Her shoulders shake, and my left foot drops to the floor as I sit forward, covering our hands with my other palm.

“You don’t want this, Luca,” she whispers, and I shrug.

“You don’t know me that well. You have no idea what I want.”

She looks up at me, then rolls her eyes before she wipes at them. “I don’t know you, huh?”

“Nope,” I say and shake my head. “Did you know once upon a time, I was in a cult?”

“You were what?” she exclaims, and I wink at her.

“Don’t know everything, do you?”

She huffs, but a smile tugs at the corner of her mouth.

“Zoe, all I’m asking is you consider letting me be whatever you need. Do whatever you need me to do.”

“What I need,” she says, then blows out a breath, “is for you to let me do this.”

“If you never even considered the alternative, then why even tell me? If I had no say in the outcome, and you had already made up your mind, then what good did it do to bring me in on the…” I fumble for a work, finally settling on, “Situation?”

She bites her lip, then takes another breath. “When I tell you why, you will realize the person I am. That what I said in the kitchen was nothing but the truth.”

I tighten my hold on her hands, looking her squarely in the eyes. “No matter what you say, you will never get me to believe that. But you can do your best.”

She swallows, and I prepare myself.

It’s all an act, a desperate attempt to infuriate me into not caring.

“I told you,” she starts, her voice controlled, “because I am going to have to live with the consequences of my actions.
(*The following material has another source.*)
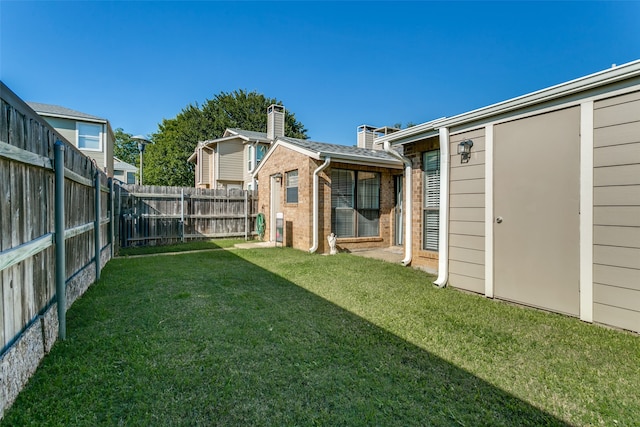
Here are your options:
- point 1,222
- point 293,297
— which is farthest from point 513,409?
point 1,222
I will always know what I did, the position you put me in and the choices you forced me to make. And if I have to live with that, then you will too.”

I exhale, then bring our hands up and uncover hers, pressing a long kiss to the back of her hand. Then I move, kneeling down in front of her, and she gasps.

I look up at her, taking in her eyes and everything about her, then cup her cheeks in my hands.

“Someday, someone is going to love you. He is going to make you his whole world, and there will be nothing you will be able to say or do to push him away.” I smile sadly. “God help that man, because you’re going to drag him through hell.”

She closes her eyes as the first tears slip out, and I ignore them.

“As for the life of our child…” I shake my head. “That guilt rests on you. And you alone.”

My touch disappears from her skin, and I stand, looking down on her.

“Goodbye, Zoe.”

I leave without another word, and she doesn’t stop me.

And for the first time since they’ve healed, I can feel each of the six shots that are scarring my back begin to bleed. I can see the non-existent dripping of blood, cascading down my spine and painting my legs. But it’s not the five that were embedded in my body before being dug out that will keep me awake tonight. It’s the one that went through me, carving through the meat of my shoulder and finding an unintended target.

Tonight, I’ll be haunted by the face of the person I failed to save.





CHAPTER 4: FALSE REALITIES





I finish my beer and drop it into my trashcan, the one currently overflowing with bottles. There’s an appropriate time for everything.

Stumbling, I head to my refrigerator and open it, scowling when I see that was the last one. I drank the rest of the case already? Fuck it, I’ll switch to whiskey. I don’t care. I usually try not to drink it because it always ends bad, bad, bad. Like three dislocated fingers and a sore jaw, my keys magically appearing in my ice tray and a tire missing from my car along with multiple holes in my memory bad. But I don’t want to know what’s real right now.